• TASK:
Repeat the data below exactly, dropping any pictures it holds.
▬▬▬▬▬▬▬▬▬▬
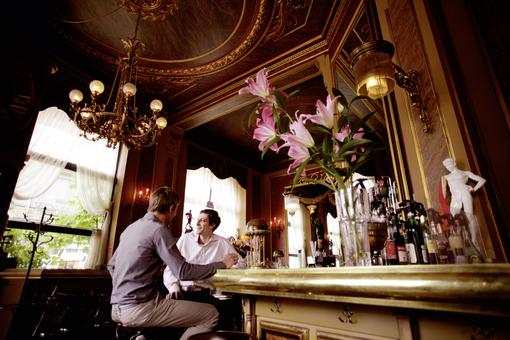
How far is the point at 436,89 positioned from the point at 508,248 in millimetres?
975

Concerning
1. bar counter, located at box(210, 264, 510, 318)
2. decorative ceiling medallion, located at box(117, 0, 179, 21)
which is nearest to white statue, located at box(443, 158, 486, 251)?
bar counter, located at box(210, 264, 510, 318)

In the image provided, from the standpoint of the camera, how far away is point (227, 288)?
1118 millimetres

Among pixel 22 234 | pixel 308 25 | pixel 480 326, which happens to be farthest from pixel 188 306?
pixel 308 25

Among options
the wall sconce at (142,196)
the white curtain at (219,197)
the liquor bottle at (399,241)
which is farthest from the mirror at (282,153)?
the wall sconce at (142,196)

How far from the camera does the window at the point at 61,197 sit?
12.0 ft

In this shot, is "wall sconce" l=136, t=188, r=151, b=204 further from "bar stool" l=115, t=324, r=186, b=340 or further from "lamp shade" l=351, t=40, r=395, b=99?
"lamp shade" l=351, t=40, r=395, b=99

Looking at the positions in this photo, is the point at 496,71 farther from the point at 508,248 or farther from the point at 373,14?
the point at 373,14

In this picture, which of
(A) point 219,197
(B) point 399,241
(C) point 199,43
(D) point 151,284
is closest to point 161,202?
(D) point 151,284

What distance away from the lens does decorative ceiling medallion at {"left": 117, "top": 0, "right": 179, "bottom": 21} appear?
344 centimetres

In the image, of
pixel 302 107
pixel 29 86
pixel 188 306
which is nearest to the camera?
pixel 188 306

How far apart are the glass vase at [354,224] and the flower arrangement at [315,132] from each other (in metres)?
0.06

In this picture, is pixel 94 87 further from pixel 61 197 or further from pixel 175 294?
pixel 175 294

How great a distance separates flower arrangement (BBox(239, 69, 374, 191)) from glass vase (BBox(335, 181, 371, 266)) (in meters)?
0.06

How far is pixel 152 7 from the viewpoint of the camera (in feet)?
11.5
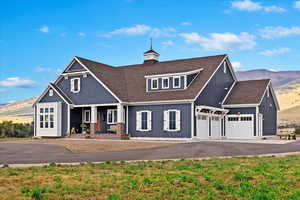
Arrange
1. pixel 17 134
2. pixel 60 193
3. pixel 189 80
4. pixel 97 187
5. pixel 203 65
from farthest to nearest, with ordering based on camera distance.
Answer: pixel 17 134
pixel 203 65
pixel 189 80
pixel 97 187
pixel 60 193

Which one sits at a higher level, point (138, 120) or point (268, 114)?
point (268, 114)

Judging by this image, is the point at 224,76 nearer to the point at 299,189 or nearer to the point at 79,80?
the point at 79,80

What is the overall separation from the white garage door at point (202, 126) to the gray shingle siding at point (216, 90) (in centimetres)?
117

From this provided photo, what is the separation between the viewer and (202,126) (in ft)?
102

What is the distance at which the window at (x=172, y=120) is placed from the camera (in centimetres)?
3002

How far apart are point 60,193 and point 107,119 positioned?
26808 millimetres

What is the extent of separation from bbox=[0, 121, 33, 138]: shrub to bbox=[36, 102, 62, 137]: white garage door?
15.9 feet

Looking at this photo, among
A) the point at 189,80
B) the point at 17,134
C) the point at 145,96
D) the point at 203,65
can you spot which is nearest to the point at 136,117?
the point at 145,96

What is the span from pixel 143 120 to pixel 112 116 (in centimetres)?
413

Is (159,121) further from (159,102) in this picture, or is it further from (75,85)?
(75,85)

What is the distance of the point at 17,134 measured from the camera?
40219mm

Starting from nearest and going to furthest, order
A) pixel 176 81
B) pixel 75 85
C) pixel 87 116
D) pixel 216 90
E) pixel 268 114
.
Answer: pixel 176 81 < pixel 216 90 < pixel 75 85 < pixel 87 116 < pixel 268 114

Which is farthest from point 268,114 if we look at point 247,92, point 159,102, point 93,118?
point 93,118

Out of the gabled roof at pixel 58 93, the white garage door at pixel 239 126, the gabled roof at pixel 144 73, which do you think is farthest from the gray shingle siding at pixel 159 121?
the white garage door at pixel 239 126
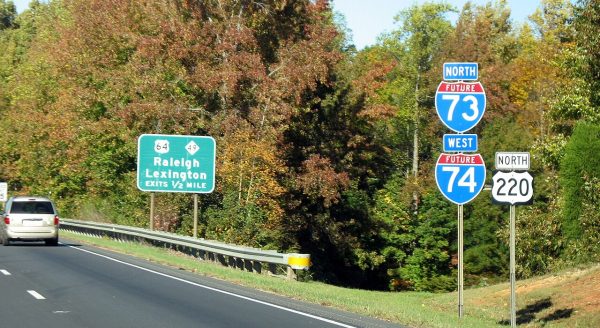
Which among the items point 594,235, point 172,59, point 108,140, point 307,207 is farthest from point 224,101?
point 594,235

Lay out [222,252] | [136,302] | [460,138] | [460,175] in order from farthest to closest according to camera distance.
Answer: [222,252]
[136,302]
[460,138]
[460,175]

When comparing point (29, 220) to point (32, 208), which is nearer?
point (29, 220)

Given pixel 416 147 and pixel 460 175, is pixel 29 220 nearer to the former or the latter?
pixel 460 175

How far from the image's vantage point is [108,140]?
59.5m

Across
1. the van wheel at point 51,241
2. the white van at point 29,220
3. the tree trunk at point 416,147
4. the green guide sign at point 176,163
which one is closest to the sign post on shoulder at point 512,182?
the green guide sign at point 176,163

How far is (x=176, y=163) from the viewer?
38.9 metres

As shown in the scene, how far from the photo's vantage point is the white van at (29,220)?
37406mm

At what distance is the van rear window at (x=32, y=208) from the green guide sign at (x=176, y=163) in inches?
135

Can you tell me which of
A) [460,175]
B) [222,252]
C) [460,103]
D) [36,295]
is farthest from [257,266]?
[460,103]

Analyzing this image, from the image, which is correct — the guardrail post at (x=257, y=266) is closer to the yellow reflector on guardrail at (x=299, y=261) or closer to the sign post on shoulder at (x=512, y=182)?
the yellow reflector on guardrail at (x=299, y=261)

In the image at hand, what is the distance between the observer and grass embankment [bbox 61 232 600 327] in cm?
1806

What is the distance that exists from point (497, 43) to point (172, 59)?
41.3m

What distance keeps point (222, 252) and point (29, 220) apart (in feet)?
32.9

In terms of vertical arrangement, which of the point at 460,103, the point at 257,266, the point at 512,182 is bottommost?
the point at 257,266
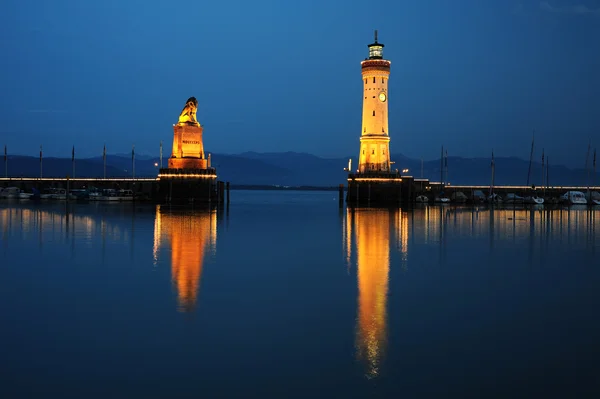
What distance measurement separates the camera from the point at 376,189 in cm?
9288

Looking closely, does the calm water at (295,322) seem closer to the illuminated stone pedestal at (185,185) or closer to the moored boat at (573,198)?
the illuminated stone pedestal at (185,185)

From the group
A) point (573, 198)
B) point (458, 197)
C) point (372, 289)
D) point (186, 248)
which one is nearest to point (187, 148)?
point (458, 197)

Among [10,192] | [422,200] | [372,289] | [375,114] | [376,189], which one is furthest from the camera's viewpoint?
[10,192]

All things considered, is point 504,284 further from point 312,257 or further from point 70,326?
point 70,326

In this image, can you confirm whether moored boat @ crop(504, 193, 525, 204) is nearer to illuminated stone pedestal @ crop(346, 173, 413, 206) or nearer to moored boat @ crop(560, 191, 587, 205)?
moored boat @ crop(560, 191, 587, 205)

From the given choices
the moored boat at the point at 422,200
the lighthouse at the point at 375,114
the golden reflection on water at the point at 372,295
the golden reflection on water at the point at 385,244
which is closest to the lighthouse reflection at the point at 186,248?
the golden reflection on water at the point at 372,295

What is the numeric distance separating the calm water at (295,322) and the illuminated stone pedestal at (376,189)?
58.9 metres

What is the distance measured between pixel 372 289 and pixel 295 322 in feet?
17.3

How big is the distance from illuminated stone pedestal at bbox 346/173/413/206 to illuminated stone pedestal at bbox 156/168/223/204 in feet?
65.8

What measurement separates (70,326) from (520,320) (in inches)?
437

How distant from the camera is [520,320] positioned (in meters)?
16.9

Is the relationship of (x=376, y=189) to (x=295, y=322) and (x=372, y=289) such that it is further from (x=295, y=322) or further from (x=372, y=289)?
(x=295, y=322)

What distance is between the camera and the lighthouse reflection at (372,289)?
13663mm

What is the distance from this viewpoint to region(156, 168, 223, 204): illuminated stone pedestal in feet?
296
▬▬▬▬▬▬▬▬▬▬
• EXERCISE OUTPUT:
How far is the point at 436,89 positioned from the point at 508,248 in millimetres?
975

Concerning
1. bar counter, located at box(210, 264, 510, 318)
2. decorative ceiling medallion, located at box(117, 0, 179, 21)
which is nearest to white statue, located at box(443, 158, 486, 251)?
bar counter, located at box(210, 264, 510, 318)

In the image provided, from the standpoint of the camera, how far away is point (227, 288)?
1118 millimetres

Among pixel 22 234 | pixel 308 25 | pixel 480 326, which happens to be farthest from pixel 188 306?
pixel 308 25

Among options
the wall sconce at (142,196)
the white curtain at (219,197)
the liquor bottle at (399,241)
which is farthest from the mirror at (282,153)?
the wall sconce at (142,196)

How far from the camera does the window at the point at 61,197 sit?
12.0 ft

In this shot, is "wall sconce" l=136, t=188, r=151, b=204 further from "bar stool" l=115, t=324, r=186, b=340 or further from "lamp shade" l=351, t=40, r=395, b=99?
"lamp shade" l=351, t=40, r=395, b=99

Looking at the positions in this photo, is the point at 496,71 farther from the point at 508,248 or farther from the point at 373,14?
the point at 373,14

In this picture, which of
(A) point 219,197
(B) point 399,241
(C) point 199,43
(D) point 151,284
is closest to point 161,202?
(D) point 151,284

What distance away from the lens does decorative ceiling medallion at {"left": 117, "top": 0, "right": 179, "bottom": 21} appear?
344 centimetres

In the image, of
pixel 302 107
pixel 29 86
pixel 188 306
which is nearest to the camera?
pixel 188 306

How far apart are the glass vase at [354,224] and the flower arrangement at [315,132] from each other (in metres)?
0.06

In this picture, is pixel 94 87 further from pixel 61 197 or further from pixel 175 294?
pixel 175 294

How great a distance separates flower arrangement (BBox(239, 69, 374, 191)) from glass vase (BBox(335, 181, 371, 266)) (in meters)?
0.06

How far is pixel 152 7 from the viewpoint of the camera (in feet)?
11.5
Arrange
1. pixel 17 134
2. pixel 60 193
3. pixel 189 80
4. pixel 97 187
5. pixel 203 65
from farthest to nearest, with ordering based on camera distance.
Answer: pixel 17 134
pixel 203 65
pixel 189 80
pixel 97 187
pixel 60 193

Which one sits at a higher level, point (138, 120) or point (268, 114)?
point (268, 114)

Judging by this image, is the point at 224,76 nearer to the point at 299,189 or nearer to the point at 79,80?
the point at 79,80

What is the overall separation from the white garage door at point (202, 126) to the gray shingle siding at point (216, 90) (in centimetres)?
117

From this provided photo, what is the separation between the viewer and (202,126) (in ft)?
102

What is the distance at which the window at (x=172, y=120) is placed from the camera (in centimetres)?
3002

How far apart are point 60,193 and point 107,119 positioned?
26808 millimetres

What is the extent of separation from bbox=[0, 121, 33, 138]: shrub to bbox=[36, 102, 62, 137]: white garage door?
15.9 feet

Looking at this photo, among
A) the point at 189,80
B) the point at 17,134
C) the point at 145,96
D) the point at 203,65
can you spot which is nearest to the point at 136,117?
the point at 145,96

What is the span from pixel 143 120 to pixel 112 116 (in centimetres)?
413

Is (159,121) further from (159,102) in this picture, or is it further from (75,85)?
(75,85)

What is the distance of the point at 17,134 measured from the camera?
40219mm

Starting from nearest and going to furthest, order
A) pixel 176 81
B) pixel 75 85
C) pixel 87 116
D) pixel 216 90
E) pixel 268 114
.
Answer: pixel 176 81 < pixel 216 90 < pixel 75 85 < pixel 87 116 < pixel 268 114

Which is farthest from point 268,114 if we look at point 247,92, point 159,102, point 93,118?
point 93,118

Out of the gabled roof at pixel 58 93, the white garage door at pixel 239 126, the gabled roof at pixel 144 73, which do you think is farthest from the gray shingle siding at pixel 159 121?
the white garage door at pixel 239 126
Which among the items point 594,235, point 172,59, point 108,140, point 307,207 is farthest from point 224,101?
point 594,235

Lay out [222,252] | [136,302] | [460,138] | [460,175] in order from farthest to closest according to camera distance.
Answer: [222,252]
[136,302]
[460,138]
[460,175]

When comparing point (29, 220) to point (32, 208), which is nearer?
point (29, 220)

Given pixel 416 147 and pixel 460 175, is pixel 29 220 nearer to the former or the latter?
pixel 460 175

How far from the image's vantage point is [108,140]?
59.5m

Across
1. the van wheel at point 51,241
2. the white van at point 29,220
3. the tree trunk at point 416,147
4. the green guide sign at point 176,163
which one is closest to the sign post on shoulder at point 512,182?
the green guide sign at point 176,163

How far is (x=176, y=163) from the viewer?
38.9 metres

As shown in the scene, how far from the photo's vantage point is the white van at (29,220)?
37406mm

At what distance is the van rear window at (x=32, y=208) from the green guide sign at (x=176, y=163) in inches?
135

Can you tell me which of
A) [460,175]
B) [222,252]
C) [460,103]
D) [36,295]
is farthest from [257,266]?
[460,103]

Analyzing this image, from the image, which is correct — the guardrail post at (x=257, y=266) is closer to the yellow reflector on guardrail at (x=299, y=261) or closer to the sign post on shoulder at (x=512, y=182)?
the yellow reflector on guardrail at (x=299, y=261)

In the image at hand, what is the distance between the observer and grass embankment [bbox 61 232 600 327] in cm?
1806

What is the distance that exists from point (497, 43) to point (172, 59)?
41.3m

What distance keeps point (222, 252) and point (29, 220) apart (in feet)?
32.9

In terms of vertical arrangement, which of the point at 460,103, the point at 257,266, the point at 512,182 is bottommost?
the point at 257,266
What distance measurement separates the camera from the point at 376,189 in cm?
9288

Looking closely, does the calm water at (295,322) seem closer to the illuminated stone pedestal at (185,185) or closer to the moored boat at (573,198)?
the illuminated stone pedestal at (185,185)

From the group
A) point (573, 198)
B) point (458, 197)
C) point (372, 289)
D) point (186, 248)
which one is nearest to point (187, 148)?
point (458, 197)

Among [10,192] | [422,200] | [372,289] | [375,114] | [376,189], which one is furthest from the camera's viewpoint?
[10,192]

All things considered, is point 504,284 further from point 312,257 or further from point 70,326?
point 70,326

In this image, can you confirm whether moored boat @ crop(504, 193, 525, 204) is nearer to illuminated stone pedestal @ crop(346, 173, 413, 206) or nearer to moored boat @ crop(560, 191, 587, 205)?
moored boat @ crop(560, 191, 587, 205)

From the given choices
the moored boat at the point at 422,200
the lighthouse at the point at 375,114
the golden reflection on water at the point at 372,295
the golden reflection on water at the point at 385,244
which is closest to the lighthouse reflection at the point at 186,248?
the golden reflection on water at the point at 372,295

What is the numeric distance separating the calm water at (295,322) and the illuminated stone pedestal at (376,189)?
58.9 metres

What is the distance measured between pixel 372 289 and pixel 295 322 in feet?
17.3

How big is the distance from illuminated stone pedestal at bbox 346/173/413/206 to illuminated stone pedestal at bbox 156/168/223/204 in feet?
65.8

What measurement separates (70,326) from (520,320) (in inches)?
437

How distant from the camera is [520,320] positioned (in meters)?
16.9

Is the relationship of (x=376, y=189) to (x=295, y=322) and (x=372, y=289) such that it is further from (x=295, y=322) or further from (x=372, y=289)?
(x=295, y=322)

What distance is between the camera and the lighthouse reflection at (372,289)?
13663mm

What is the distance from this viewpoint to region(156, 168, 223, 204): illuminated stone pedestal in feet?
296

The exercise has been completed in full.